Soy supplements and soy isoflavone supplements appear on health food store shelves across the country. Should you take them? It depends. Some research points to soy assisting with menopausal symptoms—especially hot flashes. But research also shows, as you will see below, that soy can increase the risk of breast cancer in postmenopausal women.
Additionally, long-term use of soy isoflavone supplements may increase the risk of endometrial hyperplasia according to the National Center for Complementary and Integrative Health.
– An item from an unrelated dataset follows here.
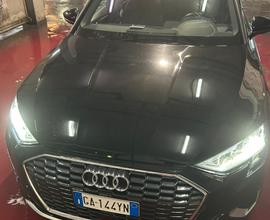 Audì A3 30TDI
Before taking any soy supplements speak to your doctor or wellness professional about your risk factors and potential benefits.
Soybeans have been consumed safely for thousands of years in Asia. However, serving sizes of soy in Asian countries are significantly smaller than serving sizes of soy in the Western world. Scientists have unveiled some potential dangers of eating soy-based foods and taking soy supplements.
- Have had breast cancer or are at a heightened risk of breast cancer, consume whole soy products—not processed soybean products, or soy supplements.
- Have thyroid disease, avoid soy products, as it is a goitrogenic food. Individuals with compromised thyroid function or those who take iodine supplements may be at an increased risk of hypothyroidism when eating even minimal amounts of soy.
- Are pregnant, speak to your doctor before adding soy to your diet.
- Are seeking a non-dairy substitute for conventional dairy products, consider other nut-based beverages like almond milk, cashew milk, or rice milk if you have thyroid disease or are estrogen sensitive.
The takeaway: conservatively, 90% of the soybeans today are genetically modified, so look for non-GMO soy products verified through the Non-GMO Project.